— Start of PASSAGE GIVEN —

Where I used to work, faculty meet on their own and avoid speaking freely at formal PD sessions. Their autonomy has been trashed by admin and government assuming the throne of director of necessary skills without knowing a thing about the profession. This lack of trust is to be found nowhere in the POTcert course and the progress made by participants I think is directly related to the insistence on autonomy in Lisa’s design.

And that autonomy leads to participants to remain intact in themselves. Many of these courses seem to require a person to re-invent discard pieces of themselves as if everything is done better and faster by software rather than by the accomplished, thoughtful people they are. In POTcert confidence and capability remain intact. This environment affords curiosity and the natural experimentation people learning new skills need. Especially if it is also expected they will be the ones selecting which technology works best for their purposes.

My question to Lisa: Does she feels confined by the prescriptive aspects she has to follow? If so, is there a way to soften required portions?

In reply to Scott Johnson

Re: Drawing and using footprints

by Jenny Mackness -

That's a great question Scott. As you know I am also familiar with Lisa's course and have had a few exchanges with her about it in the past. I don't want to say any more at the moment as I'm wondering what effect that might have on how you draw your own footprint. In fact I wonder whether having already seen Lisa's footprint of her design intentions, that might have an influence on your footprint.

It'll be very interesting to see your footprint and compare it with Lisa's when you have it ready. Let us know if you need any help.

— End of PASSAGE GIVEN —
— Start of INFORMATION SHOWN —

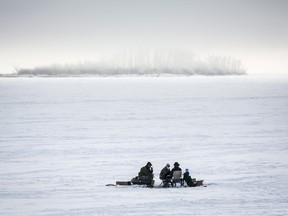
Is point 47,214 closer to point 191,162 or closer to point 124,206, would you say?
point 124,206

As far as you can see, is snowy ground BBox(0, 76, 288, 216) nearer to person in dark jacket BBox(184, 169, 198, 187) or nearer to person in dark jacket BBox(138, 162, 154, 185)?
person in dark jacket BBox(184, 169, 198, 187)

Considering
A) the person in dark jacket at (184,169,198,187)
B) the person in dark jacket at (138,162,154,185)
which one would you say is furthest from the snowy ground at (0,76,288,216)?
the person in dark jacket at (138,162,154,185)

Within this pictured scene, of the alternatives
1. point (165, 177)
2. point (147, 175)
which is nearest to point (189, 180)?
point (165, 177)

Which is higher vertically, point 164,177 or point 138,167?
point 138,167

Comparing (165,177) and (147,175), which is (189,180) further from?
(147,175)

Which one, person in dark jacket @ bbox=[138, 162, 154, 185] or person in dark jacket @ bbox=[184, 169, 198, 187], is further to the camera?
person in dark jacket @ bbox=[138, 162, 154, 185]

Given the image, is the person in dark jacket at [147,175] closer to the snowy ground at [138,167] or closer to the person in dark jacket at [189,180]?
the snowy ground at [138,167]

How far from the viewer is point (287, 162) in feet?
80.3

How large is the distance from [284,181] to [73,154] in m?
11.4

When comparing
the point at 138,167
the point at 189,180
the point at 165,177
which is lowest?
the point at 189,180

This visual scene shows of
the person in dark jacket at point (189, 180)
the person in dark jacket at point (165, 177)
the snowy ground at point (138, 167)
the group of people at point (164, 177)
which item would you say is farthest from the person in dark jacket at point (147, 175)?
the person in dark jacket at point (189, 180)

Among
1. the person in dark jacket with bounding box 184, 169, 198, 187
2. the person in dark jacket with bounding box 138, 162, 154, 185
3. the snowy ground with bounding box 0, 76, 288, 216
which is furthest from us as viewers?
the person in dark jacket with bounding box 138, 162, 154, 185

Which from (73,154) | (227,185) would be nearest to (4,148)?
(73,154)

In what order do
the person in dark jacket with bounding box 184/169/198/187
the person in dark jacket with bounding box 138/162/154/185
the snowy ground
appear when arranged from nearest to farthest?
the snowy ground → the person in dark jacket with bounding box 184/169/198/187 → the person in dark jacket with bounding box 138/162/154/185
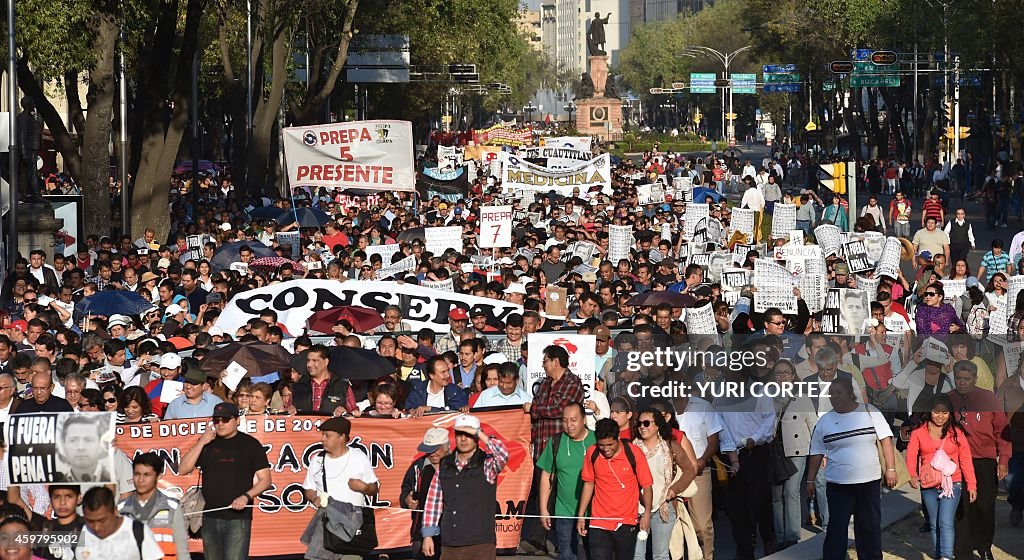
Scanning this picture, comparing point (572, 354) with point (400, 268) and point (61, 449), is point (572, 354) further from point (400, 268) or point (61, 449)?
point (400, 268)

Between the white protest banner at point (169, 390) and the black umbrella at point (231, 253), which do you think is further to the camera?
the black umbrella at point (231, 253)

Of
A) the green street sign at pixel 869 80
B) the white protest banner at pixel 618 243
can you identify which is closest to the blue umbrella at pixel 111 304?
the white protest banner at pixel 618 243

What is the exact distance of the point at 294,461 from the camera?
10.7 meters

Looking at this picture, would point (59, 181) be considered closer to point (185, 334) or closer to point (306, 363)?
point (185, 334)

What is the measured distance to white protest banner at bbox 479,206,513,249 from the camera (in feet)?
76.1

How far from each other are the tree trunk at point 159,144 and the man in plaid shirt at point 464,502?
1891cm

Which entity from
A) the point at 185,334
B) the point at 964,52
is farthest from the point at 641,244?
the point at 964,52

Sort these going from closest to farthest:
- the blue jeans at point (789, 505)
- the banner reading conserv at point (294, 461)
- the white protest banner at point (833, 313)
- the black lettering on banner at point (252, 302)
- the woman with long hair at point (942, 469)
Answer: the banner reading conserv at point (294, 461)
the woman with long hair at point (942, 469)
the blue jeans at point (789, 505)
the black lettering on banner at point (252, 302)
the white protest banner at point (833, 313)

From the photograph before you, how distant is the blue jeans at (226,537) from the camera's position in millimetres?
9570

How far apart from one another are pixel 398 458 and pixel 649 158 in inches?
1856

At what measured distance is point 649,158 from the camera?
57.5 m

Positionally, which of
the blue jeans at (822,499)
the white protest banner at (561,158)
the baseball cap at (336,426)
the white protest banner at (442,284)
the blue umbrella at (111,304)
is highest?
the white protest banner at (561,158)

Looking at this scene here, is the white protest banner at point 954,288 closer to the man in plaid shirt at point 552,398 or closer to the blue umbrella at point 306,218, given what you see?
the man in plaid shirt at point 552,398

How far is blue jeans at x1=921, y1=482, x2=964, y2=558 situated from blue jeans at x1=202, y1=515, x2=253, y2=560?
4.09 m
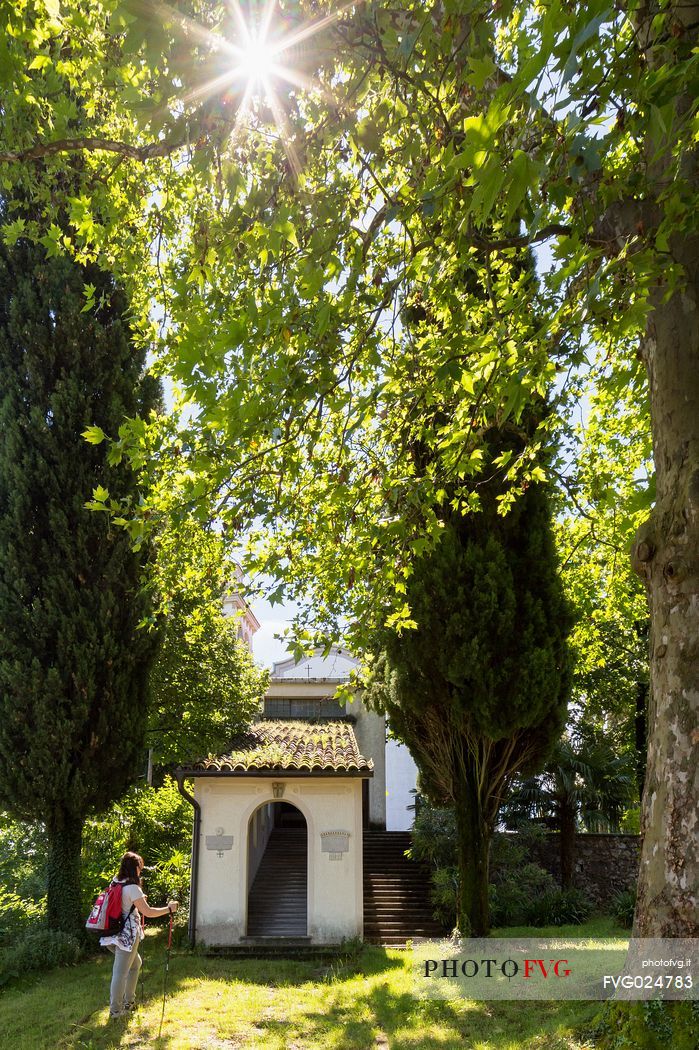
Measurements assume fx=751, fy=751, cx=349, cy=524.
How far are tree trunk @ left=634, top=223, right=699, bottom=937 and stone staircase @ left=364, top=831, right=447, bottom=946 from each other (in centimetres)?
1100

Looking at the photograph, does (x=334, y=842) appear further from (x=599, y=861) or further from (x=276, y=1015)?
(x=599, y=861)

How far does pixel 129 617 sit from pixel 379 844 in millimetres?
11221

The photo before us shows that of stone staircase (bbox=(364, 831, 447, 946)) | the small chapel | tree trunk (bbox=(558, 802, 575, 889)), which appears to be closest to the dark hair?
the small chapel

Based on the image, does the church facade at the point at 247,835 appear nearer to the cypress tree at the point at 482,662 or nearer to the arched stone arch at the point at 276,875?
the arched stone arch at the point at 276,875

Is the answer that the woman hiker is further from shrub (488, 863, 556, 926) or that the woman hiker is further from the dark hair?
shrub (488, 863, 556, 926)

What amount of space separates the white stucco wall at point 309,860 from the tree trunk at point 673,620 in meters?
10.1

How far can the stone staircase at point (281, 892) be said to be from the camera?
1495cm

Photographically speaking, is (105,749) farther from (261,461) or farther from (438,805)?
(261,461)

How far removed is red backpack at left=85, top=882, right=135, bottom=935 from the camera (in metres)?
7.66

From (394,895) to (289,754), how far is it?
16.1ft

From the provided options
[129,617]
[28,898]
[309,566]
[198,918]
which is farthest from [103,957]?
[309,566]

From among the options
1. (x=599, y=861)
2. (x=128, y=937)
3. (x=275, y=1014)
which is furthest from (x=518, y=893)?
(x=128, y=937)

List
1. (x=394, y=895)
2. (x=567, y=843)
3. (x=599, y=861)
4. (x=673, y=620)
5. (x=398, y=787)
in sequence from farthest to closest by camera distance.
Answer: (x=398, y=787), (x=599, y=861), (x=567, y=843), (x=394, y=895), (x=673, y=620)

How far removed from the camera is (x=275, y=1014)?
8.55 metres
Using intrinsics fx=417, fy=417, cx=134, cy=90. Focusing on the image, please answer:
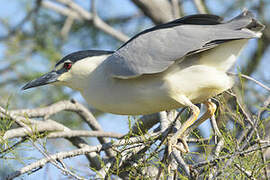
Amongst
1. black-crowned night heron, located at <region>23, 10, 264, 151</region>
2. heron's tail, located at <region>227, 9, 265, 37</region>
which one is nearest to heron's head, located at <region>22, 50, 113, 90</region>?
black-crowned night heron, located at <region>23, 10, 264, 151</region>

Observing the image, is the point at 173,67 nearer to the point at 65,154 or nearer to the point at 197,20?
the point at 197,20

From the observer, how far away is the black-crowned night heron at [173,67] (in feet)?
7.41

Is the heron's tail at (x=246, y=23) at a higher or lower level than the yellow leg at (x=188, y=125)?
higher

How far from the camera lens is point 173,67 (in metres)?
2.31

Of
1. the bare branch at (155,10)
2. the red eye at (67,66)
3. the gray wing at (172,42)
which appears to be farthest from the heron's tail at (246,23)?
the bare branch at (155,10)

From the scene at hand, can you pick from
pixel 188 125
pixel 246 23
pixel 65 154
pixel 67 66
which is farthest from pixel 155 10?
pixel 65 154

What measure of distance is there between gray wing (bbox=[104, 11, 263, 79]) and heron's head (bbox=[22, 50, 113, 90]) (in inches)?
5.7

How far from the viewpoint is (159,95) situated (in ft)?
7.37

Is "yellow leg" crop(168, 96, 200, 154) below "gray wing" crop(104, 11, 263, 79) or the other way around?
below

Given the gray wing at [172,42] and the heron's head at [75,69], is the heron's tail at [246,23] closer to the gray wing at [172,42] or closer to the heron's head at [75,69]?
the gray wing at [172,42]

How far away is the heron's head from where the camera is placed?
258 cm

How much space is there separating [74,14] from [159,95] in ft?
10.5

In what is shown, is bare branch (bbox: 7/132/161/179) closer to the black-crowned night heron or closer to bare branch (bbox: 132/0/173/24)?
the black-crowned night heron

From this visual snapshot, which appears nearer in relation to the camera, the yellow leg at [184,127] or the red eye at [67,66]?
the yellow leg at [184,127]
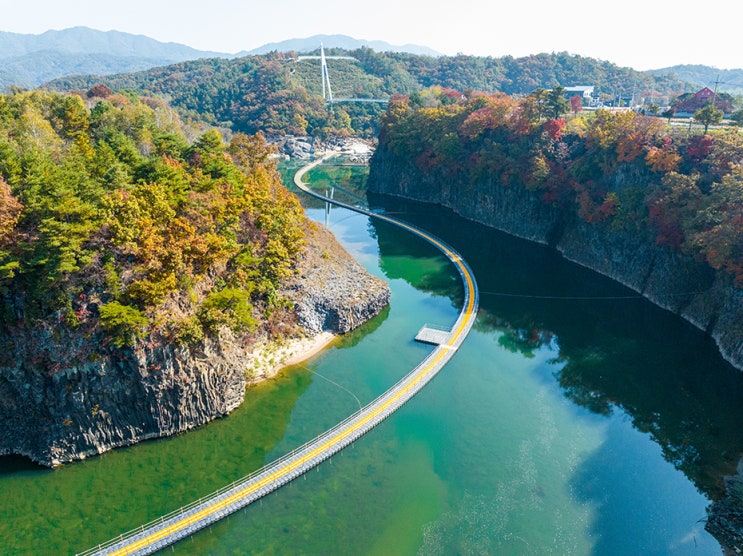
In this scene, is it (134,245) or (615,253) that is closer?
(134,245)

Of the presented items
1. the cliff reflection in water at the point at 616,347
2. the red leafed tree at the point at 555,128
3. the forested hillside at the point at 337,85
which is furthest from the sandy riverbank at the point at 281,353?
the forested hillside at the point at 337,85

— End of INFORMATION SHOWN —

Carry on the forum discussion about the POTcert course from the point where it ends. The listing is separate material and has no connection to the forum discussion about the POTcert course.

RESPONSE TO THE EXERCISE =>
Jenny

In reply to Scott Johnson

Re: Drawing and using footprints

by Roy Williams -

Scott, Lisa, devils advocate question: 

If you (Scott) can describe the course and its (many points of) value so elegantly, who needs footprints? 

On the other hand if you do create a footprint (each: Scott and Lisa?) and then share them with each other (and we would love to see them too, but only if you are comfortable with that) - how would that be different to just describing the course in text?  Would it prompt different conversations, and if so, how might they turn out? 

It's and empirical question, and I would love you (both), and Jenny and me, and the forum participants to be able to explore it together ... 

Scott, you do highlight what for me are the crucial points of emergent design and learning: identity, agency, presence, trust, and people 'remaining intact in themselves' (what a wonderful way to put it).  

We have recently revisited some of the Meyer and Land stuff on transformation and thresholds, and I was taken by their description of loss ('discarding a piece of themselves') and even mourning (if I remember correctly). But achieving growth of agency, identity, presence, within trust is would make for an infinitely more elegant design, and makes me question the underlying assumptions that I now see (?) in Meyer and Land's conception of learning - with 'loss' as a necessary condition for learning - unless I have that quite wrong. 

Lots of food for thought.  Thank you.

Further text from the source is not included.